Mais pour l’instant nous devions trouver une solution et mettre un terme à ce combat. Et cela n’allait pas être une mince affaire. Je sentais nos forces décliner. Nous manquions cruellement d’endurance. Je sentais l’affaire mal engagée, surtout quand la porte blindée donnant sur le hall des faisceaux d’énergie s’ouvrit.
Nous sentîmes deux présences arriver. Ah ! Enfin ! Ce n’était pas trop tôt ! Mais ils étaient loin. Bien trop loin pour nous aider d’avantage. Et la porte se referma. Maul tourbillonna sur lui-même, les basques de sa veste volant autour de lui. La pointe de son sabre détruisit le boîtier de commande de verrouillage. Nous étions à nouveau isolées, ne pouvant compter que sur nous même pour affronter le fauve.
Le spectacle de ces rayons de lumière qui semblaient monter de nulle part vers l’infini était incroyable. Et je sentis le cœur de Kiara s’emballer. Plus que moi, elle avait les images en tête du duel qui aurait du avoir lieu dans neuf ans.
« _Ne te laisse pas impressionner. Reste concentrée. » La suppliais-je. « Ne te laisse pas dominer par tes sentiments. Reste avec moi. »

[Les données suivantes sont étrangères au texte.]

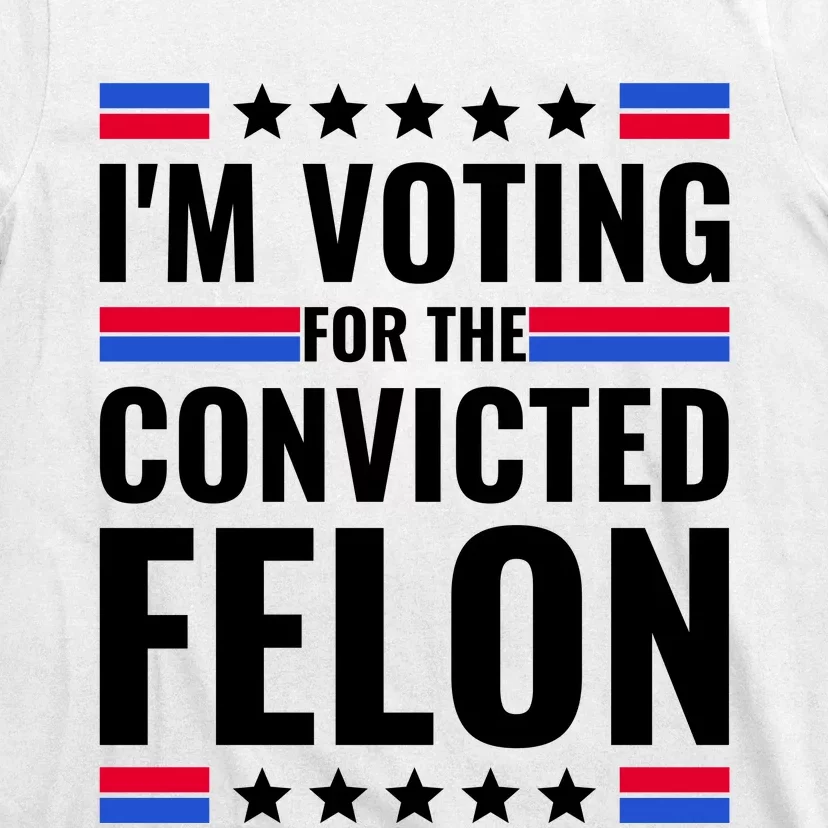 IM Voting For The Convicted Felon 2024 T-Shirt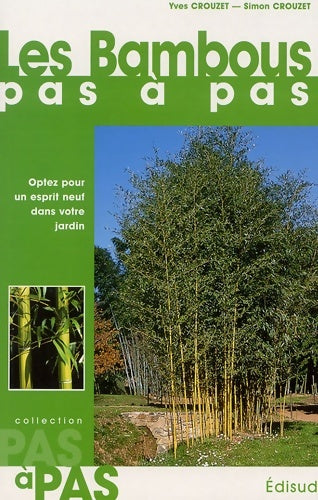 Les bambous pas à pas : Optez pour un esprit neuf dans votre jardin - Yves Crouzet - Livre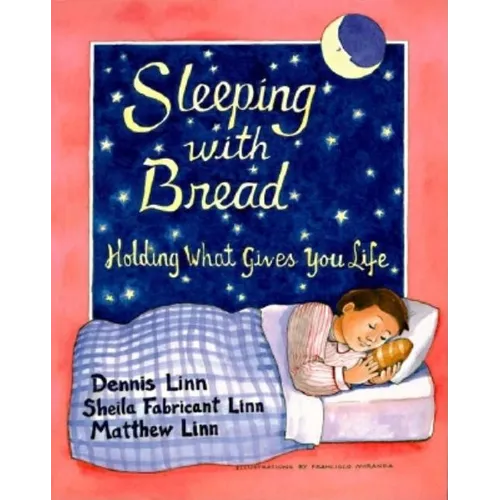 Sleeping with Bread: Holding What Gives You Life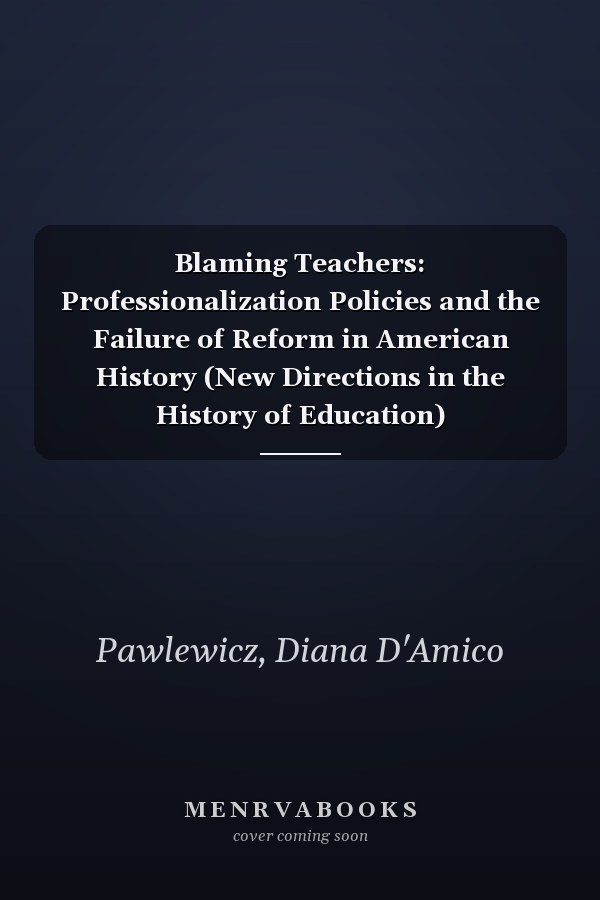 Blaming Teachers: Professionalization Policies and the Failure of Reform in American History (New Directions in the History of Education)
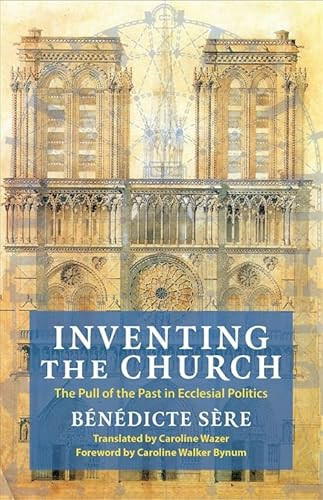 Inventing the church: the pull of the past in ecclesial politics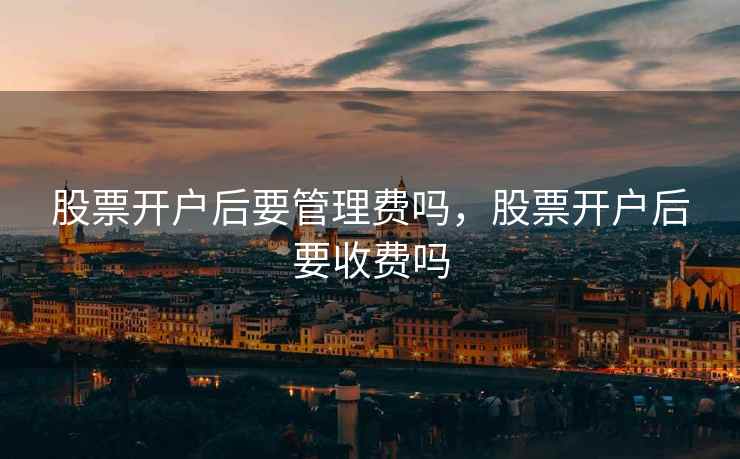 股票开户后要管理费吗，股票开户后要收费吗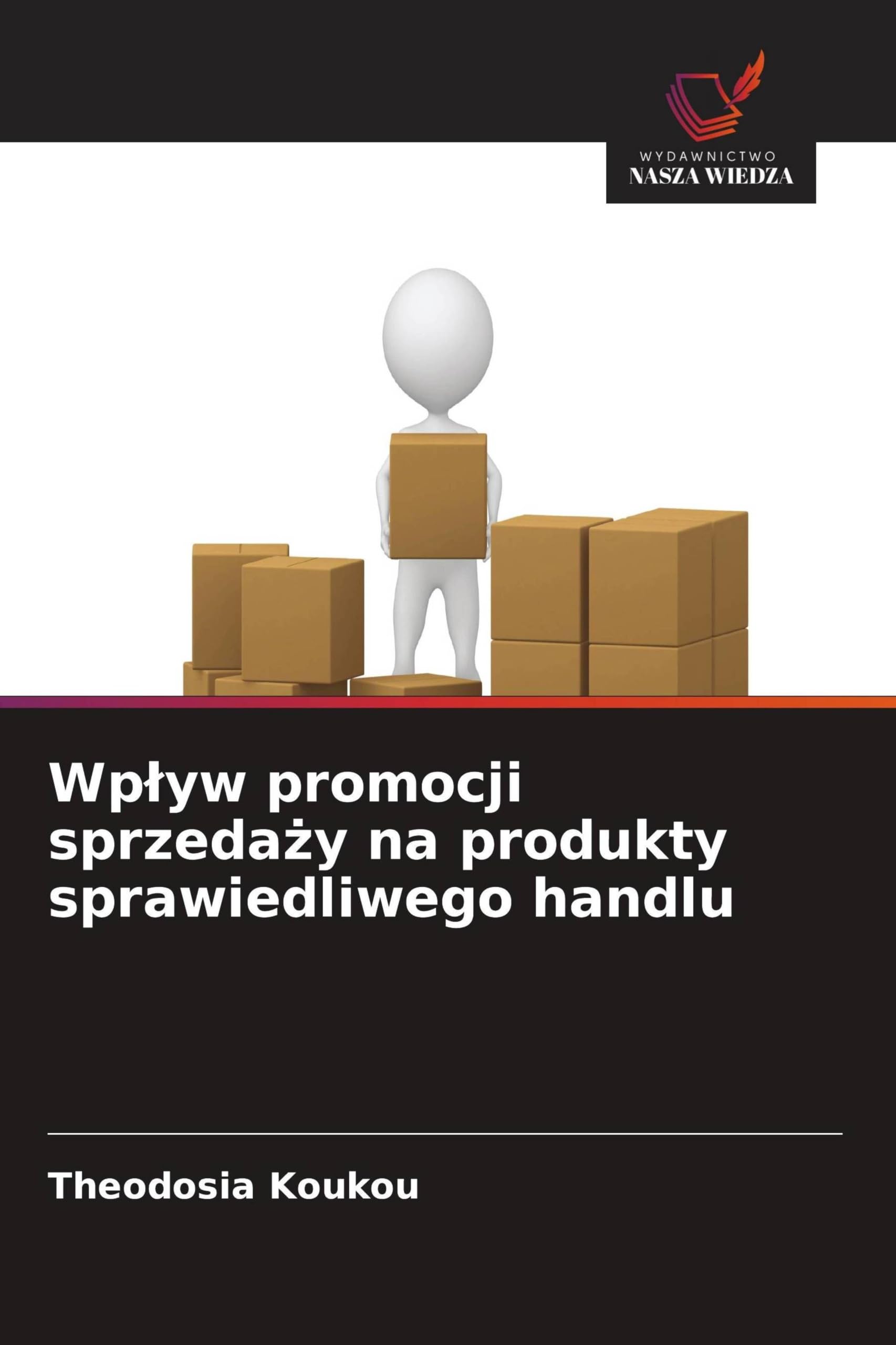 Wp¿yw promocji sprzeda¿y na produkty sprawiedliwego handlu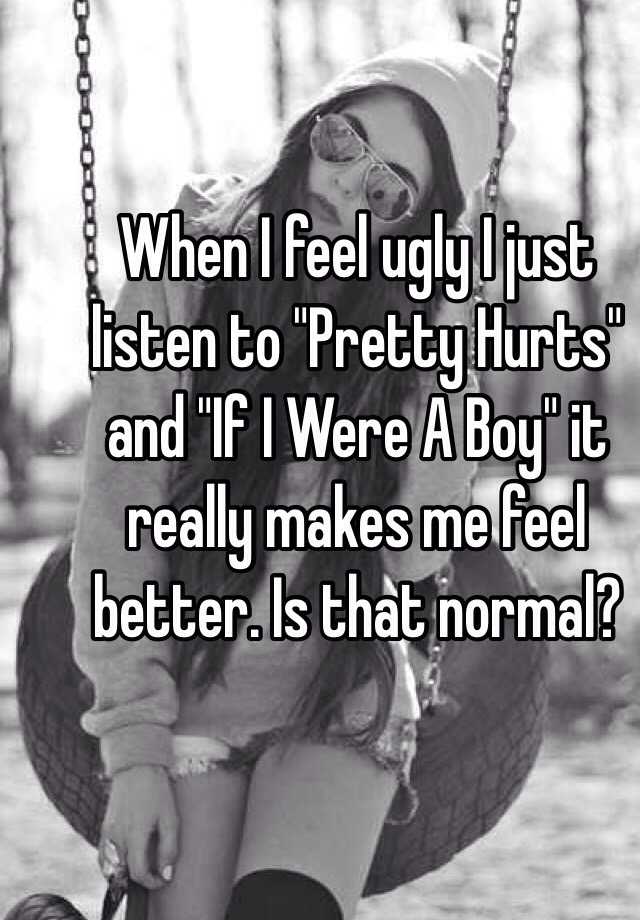 When I feel ugly I just listen to "Pretty Hurts" and "If I Were A Boy" it really makes me feel better. Is that normal?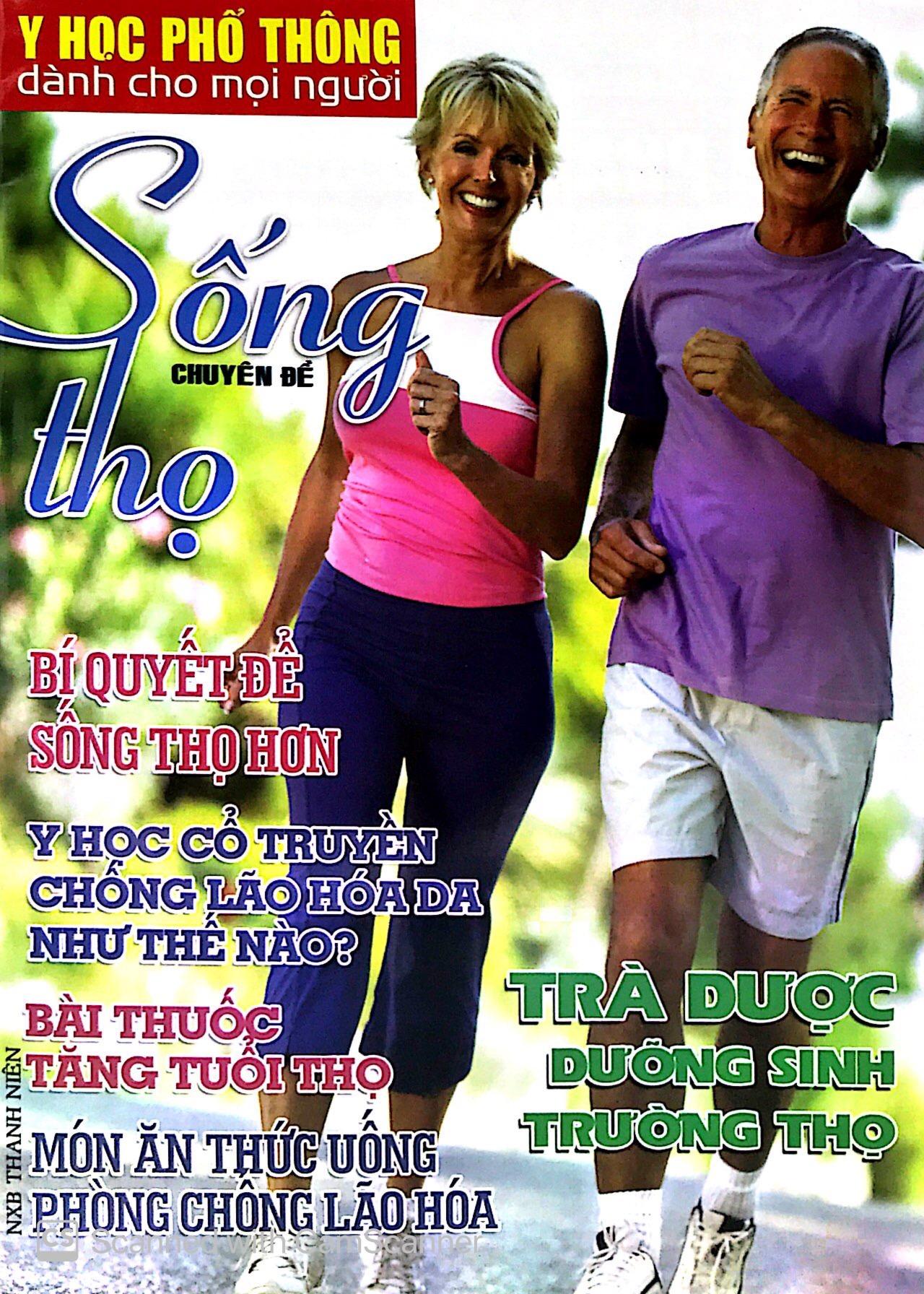 Y Học Phổ Thông Dành Cho Mọi Người - Chuyên Đề: Sống Thọ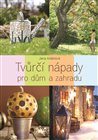 Tvůrčí nápady pro dům a zahradu
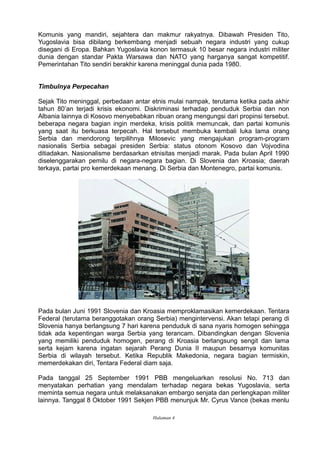 Komunis yang mandiri, sejahtera dan makmur rakyatnya. Dibawah Presiden Tito,
Yugoslavia bisa dibilang berkembang menjadi sebuah negara industri yang cukup
disegani di Eropa. Bahkan Yugoslavia konon termasuk 10 besar negara industri militer
dunia dengan standar Pakta Warsawa dan NATO yang harganya sangat kompetitif.
Pemerintahan Tito sendiri berakhir karena meninggal dunia pada 1980.
Timbulnya Perpecahan
Sejak Tito meninggal, perbedaan antar etnis mulai nampak, terutama ketika pada akhir
tahun 80’an terjadi krisis ekonomi. Diskriminasi terhadap penduduk Serbia dan non
Albania lainnya di Kosovo menyebabkan ribuan orang mengungsi dari propinsi tersebut.
beberapa negara bagian ingin merdeka, krisis politik memuncak, dan partai komunis
yang saat itu berkuasa terpecah. Hal tersebut membuka kembali luka lama orang
Serbia dan mendorong terpilihnya Milosevic yang mengajukan program-program
nasionalis Serbia sebagai presiden Serbia: status otonom Kosovo dan Vojvodina
ditiadakan. Nasionalisme berdasarkan etnisitas menjadi marak. Pada bulan April 1990
diselenggarakan pemilu di negara-negara bagian. Di Slovenia dan Kroasia; daerah
terkaya, partai pro kemerdekaan menang. Di Serbia dan Montenegro, partai komunis.
Pada bulan Juni 1991 Slovenia dan Kroasia memproklamasikan kemerdekaan. Tentara
Federal (terutama beranggotakan orang Serbia) mengintervensi. Akan tetapi perang di
Slovenia hanya berlangsung 7 hari karena penduduk di sana nyaris homogen sehingga
tidak ada kepentingan warga Serbia yang terancam. Dibandingkan dengan Slovenia
yang memiliki penduduk homogen, perang di Kroasia berlangsung sengit dan lama
serta kejam karena ingatan sejarah Perang Dunia II maupun besarnya komunitas
Serbia di wilayah tersebut. Ketika Republik Makedonia, negara bagian termiskin,
memerdekakan diri, Tentara Federal diam saja.
Pada tanggal 25 September 1991 PBB mengeluarkan resolusi No. 713 dan
menyatakan perhatian yang mendalam terhadap negara bekas Yugoslavia, serta
meminta semua negara untuk melaksanakan embargo senjata dan perlengkapan militer
lainnya. Tanggal 8 Oktober 1991 Sekjen PBB menunjuk Mr. Cyrus Vance (bekas menlu
Halaman 4
 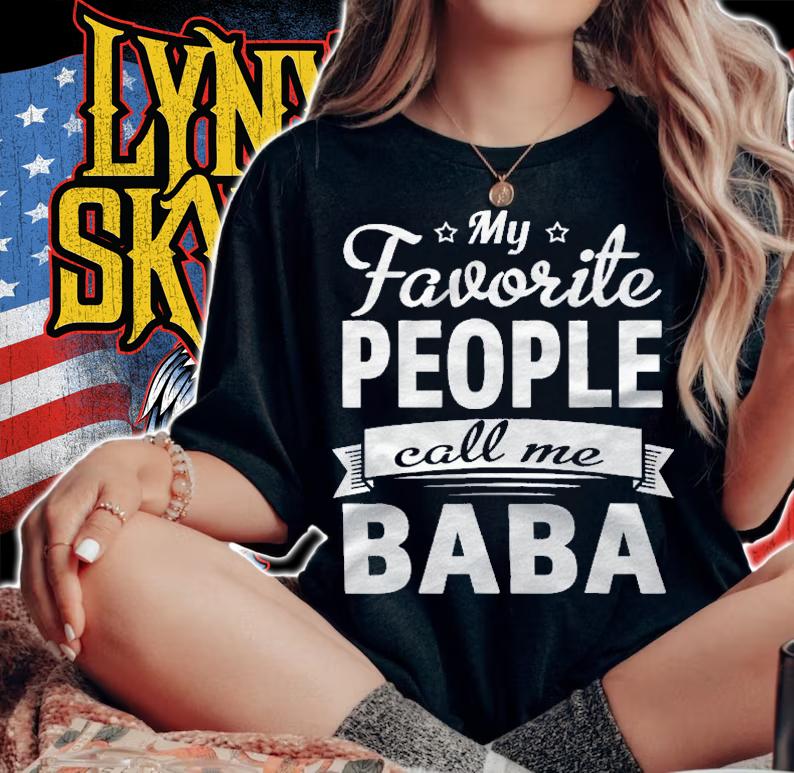 Family 365 Fathers Day My Favorite People Call Me Baba Gift Shirt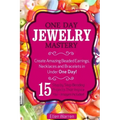 Beading: One Day Jewelry Mastery: Create Amazing Beaded Earrings, Necklaces and Bracelets in Under 1 Day! 15 Step by Step Beadi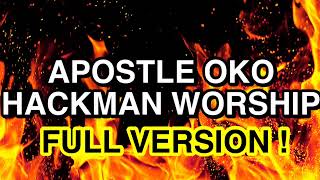 APOSTLE OKO HACKMAN MEDLEY NONSTOP WORSHIP MIX FULL VERSION [upl. by Gisela]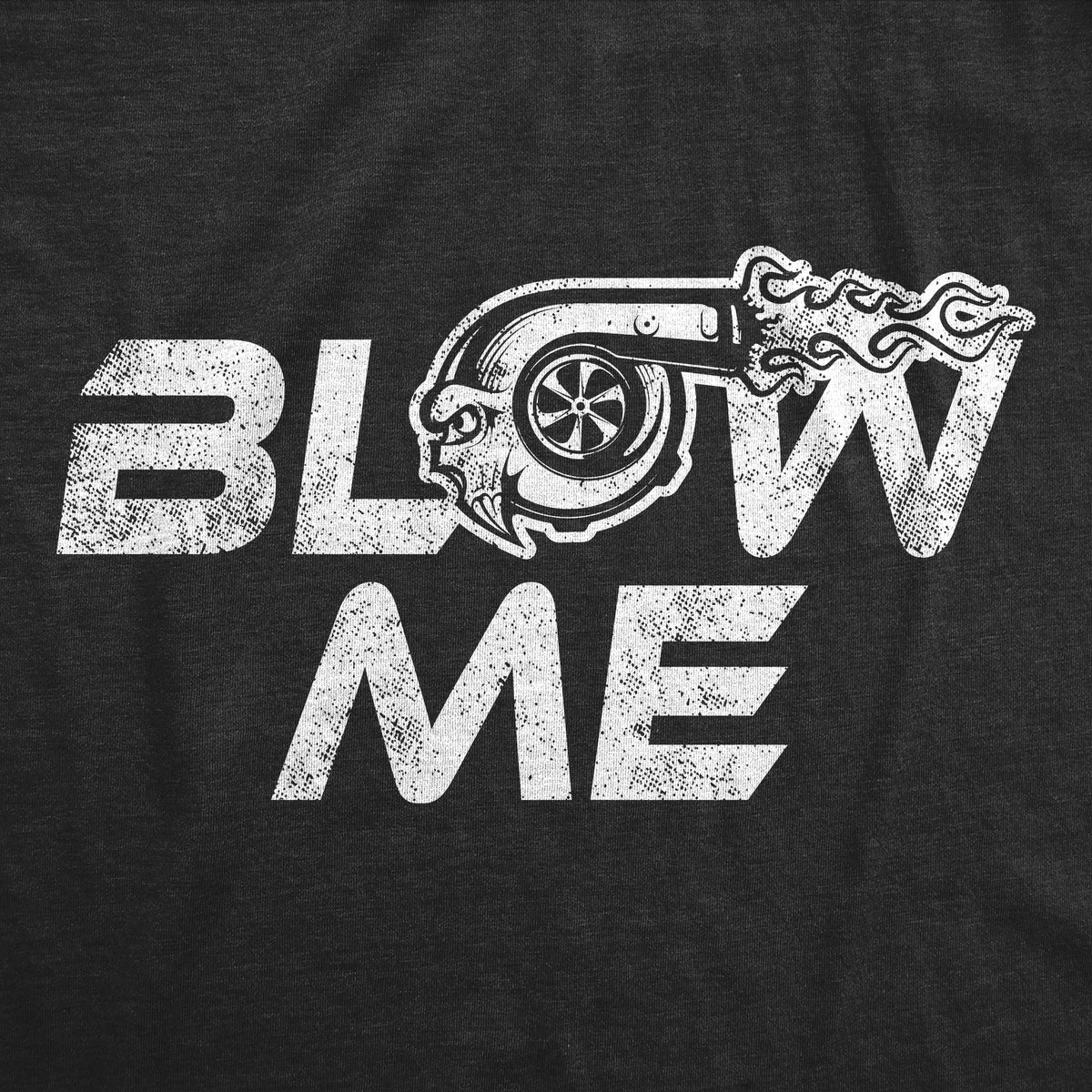 Blow Me Turbo Men&#39;s T Shirt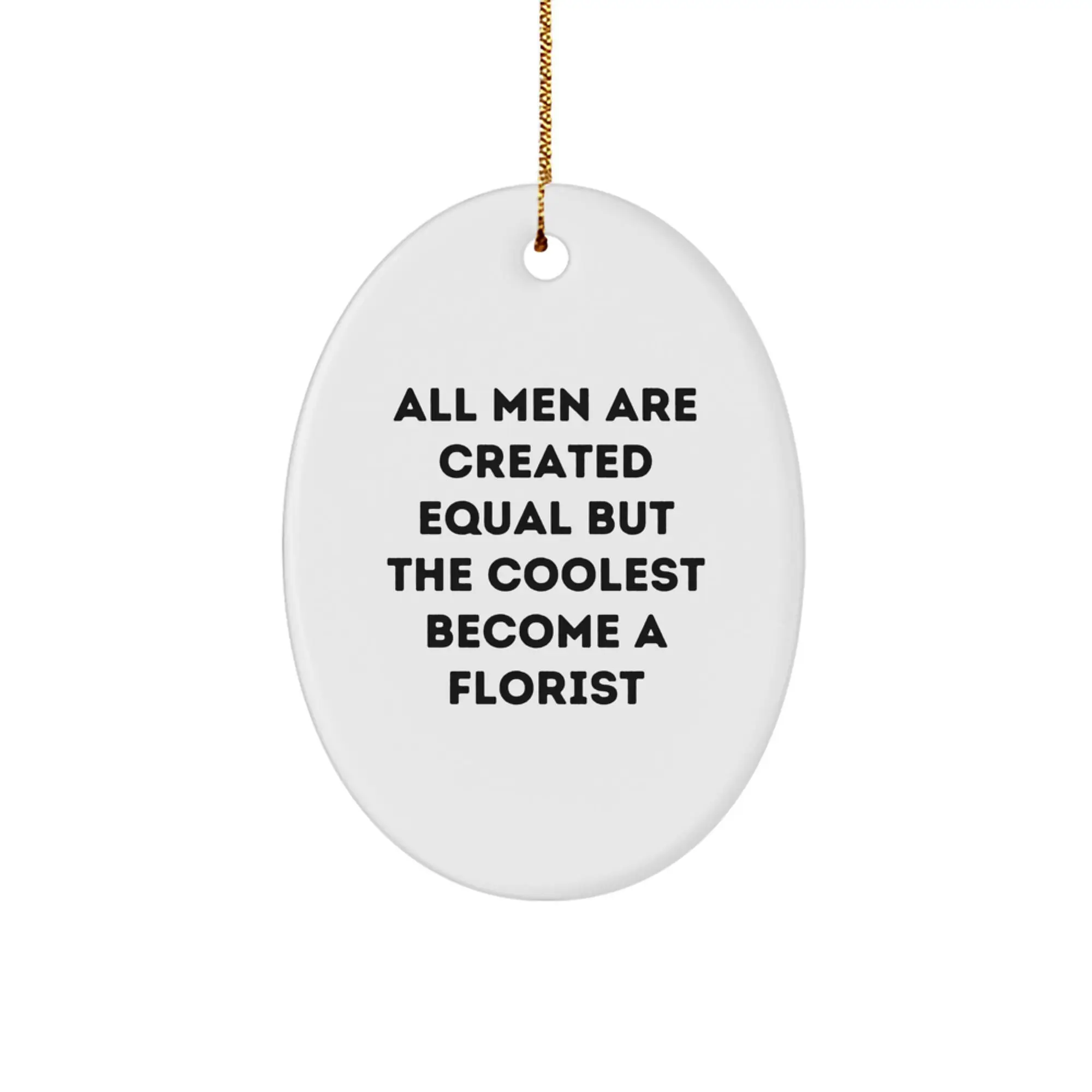 Funny Florist Gifts from Men to Friends Oval Ornament, Christmas Unique Decorations, Inspirational Quote for Florist Lovers - Image 1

Elle se reprit. Mais ce ne fut pas suffisant pour tenir d’avantage tête au Zabrak. Nous combattions maintenant sur l’espace exigu des passerelles où nous avions vu Qui-Gon et Obi-Wan combattre le même adversaire. Maul frappa alors ma sœur d’un revers de poing dans la figure. Kiara tituba sur quelques pas. Et avant que j’aie pu le distraire, il l’avait envoyée voler sur la passerelle du dessous. Son corps s’écrasa lourdement. Mais Maul ne me laissa aucun répit. Il fallait s’y attendre.
Ce que tu sais peut te sauver. Ce que tu sais peut te sauver.
Mace avait suffisamment confiance en mes capacités pour avoir décidé de me convaincre d’apprendre le Vaapad. Je ne devais pas douter. Mace était un maître que je respectais entre tous. Nul n’était plus fort que lui au sabre. S’il estimait que j’étais prête, je ne devais pas me laisser impressionner par Maul. J’étais à la hauteur. Il suffisait que j’y croie.